• _Document passage_:
....................
Ventilation Needs Care.
On hot summer days, with no wind blowing, it may be necessary to open wide the door and ventilators of the greenhouse; at other times the giving of air demands caution. Tomatoes hate the air to be still and muggy; they also hate cold draughts. The ventilators will have to be managed with discretion.
Cold nights in late spring are a special peril where the unheated greenhouse is concerned. Tomato plants a few inches from the glass are within the influence of outside cold, and will need additional protection in the event of frost. This can be given in the form of sheets of paper placed between the plants and the glass.
Setting the Fruit.
Tomato flowers need to be fertilized to ensure the production of fruit. The fertilizing pollen can be distributed by tapping the stakes (or other supports) to which the plants are tied; a sharp tap or a jerk is sufficient, once or twice a day whilst they remain in flower. But it is no use doing this when the atmosphere of the greenhouse is damp; it should be dry, and the sun shining.
Feeding Greenhouse Tomato Plants.
The space that was left at the top of each box or pot (they were only two-thirds filled) when the plants were given their final shift should be filled in, to within 1 in. of the top, when the plants come into bearing. The same soil mixture should be used, enriched with a handful of wood ash per plant or a teaspoonful of one of the special tomato fertilizers. The latter should also be given once a week from then on, watered into the surface.
....................
• _Records_:
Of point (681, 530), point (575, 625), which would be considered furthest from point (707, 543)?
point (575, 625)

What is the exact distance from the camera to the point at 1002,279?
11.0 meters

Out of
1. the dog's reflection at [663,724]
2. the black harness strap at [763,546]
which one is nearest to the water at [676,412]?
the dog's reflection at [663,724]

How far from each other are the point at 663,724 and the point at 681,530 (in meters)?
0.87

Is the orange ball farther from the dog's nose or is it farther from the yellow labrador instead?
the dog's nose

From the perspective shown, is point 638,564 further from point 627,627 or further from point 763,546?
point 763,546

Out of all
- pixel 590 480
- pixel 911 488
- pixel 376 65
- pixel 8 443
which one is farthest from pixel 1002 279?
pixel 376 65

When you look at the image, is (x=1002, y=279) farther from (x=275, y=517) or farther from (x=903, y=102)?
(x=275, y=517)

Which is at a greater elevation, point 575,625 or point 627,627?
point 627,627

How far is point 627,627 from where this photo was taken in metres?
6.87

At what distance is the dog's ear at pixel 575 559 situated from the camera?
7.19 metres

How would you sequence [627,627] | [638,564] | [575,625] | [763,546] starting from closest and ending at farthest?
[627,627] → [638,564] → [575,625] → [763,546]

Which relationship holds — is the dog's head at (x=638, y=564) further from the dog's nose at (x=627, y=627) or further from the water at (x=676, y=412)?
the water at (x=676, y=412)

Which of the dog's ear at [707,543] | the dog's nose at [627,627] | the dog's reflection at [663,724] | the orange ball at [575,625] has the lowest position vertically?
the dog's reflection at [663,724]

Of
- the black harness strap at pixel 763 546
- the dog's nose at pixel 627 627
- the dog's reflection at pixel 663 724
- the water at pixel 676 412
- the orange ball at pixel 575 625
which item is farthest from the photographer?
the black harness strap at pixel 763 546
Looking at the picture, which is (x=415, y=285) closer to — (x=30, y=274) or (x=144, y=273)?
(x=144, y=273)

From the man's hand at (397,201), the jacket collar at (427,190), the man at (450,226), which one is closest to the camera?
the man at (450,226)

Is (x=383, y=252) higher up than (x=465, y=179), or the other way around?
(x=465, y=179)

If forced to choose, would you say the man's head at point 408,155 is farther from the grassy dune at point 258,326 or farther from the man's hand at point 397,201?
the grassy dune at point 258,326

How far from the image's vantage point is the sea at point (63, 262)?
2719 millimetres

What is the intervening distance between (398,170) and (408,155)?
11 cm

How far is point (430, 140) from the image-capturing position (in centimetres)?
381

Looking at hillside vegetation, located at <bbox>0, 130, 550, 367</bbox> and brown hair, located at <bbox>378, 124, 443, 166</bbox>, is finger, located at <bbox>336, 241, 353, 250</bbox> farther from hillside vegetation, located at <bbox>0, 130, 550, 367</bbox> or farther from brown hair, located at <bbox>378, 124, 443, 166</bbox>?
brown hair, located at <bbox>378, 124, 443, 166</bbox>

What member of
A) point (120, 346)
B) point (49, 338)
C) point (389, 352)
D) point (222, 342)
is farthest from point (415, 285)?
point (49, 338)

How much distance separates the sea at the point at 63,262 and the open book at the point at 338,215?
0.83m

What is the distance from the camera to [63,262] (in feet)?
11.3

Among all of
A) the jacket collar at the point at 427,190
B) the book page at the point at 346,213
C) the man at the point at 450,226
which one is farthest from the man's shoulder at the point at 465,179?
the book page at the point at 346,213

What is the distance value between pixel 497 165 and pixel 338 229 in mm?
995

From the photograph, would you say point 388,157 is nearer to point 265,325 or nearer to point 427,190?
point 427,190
....................
• _Try it_:
Copy out the whole greenhouse tomato passage above, word for word.

• _Reply_:
Ventilation Needs Care.
On hot summer days, with no wind blowing, it may be necessary to open wide the door and ventilators of the greenhouse; at other times the giving of air demands caution. Tomatoes hate the air to be still and muggy; they also hate cold draughts. The ventilators will have to be managed with discretion.
Cold nights in late spring are a special peril where the unheated greenhouse is concerned. Tomato plants a few inches from the glass are within the influence of outside cold, and will need additional protection in the event of frost. This can be given in the form of sheets of paper placed between the plants and the glass.
Setting the Fruit.
Tomato flowers need to be fertilized to ensure the production of fruit. The fertilizing pollen can be distributed by tapping the stakes (or other supports) to which the plants are tied; a sharp tap or a jerk is sufficient, once or twice a day whilst they remain in flower. But it is no use doing this when the atmosphere of the greenhouse is damp; it should be dry, and the sun shining.
Feeding Greenhouse Tomato Plants.
The space that was left at the top of each box or pot (they were only two-thirds filled) when the plants were given their final shift should be filled in, to within 1 in. of the top, when the plants come into bearing. The same soil mixture should be used, enriched with a handful of wood ash per plant or a teaspoonful of one of the special tomato fertilizers. The latter should also be given once a week from then on, watered into the surface.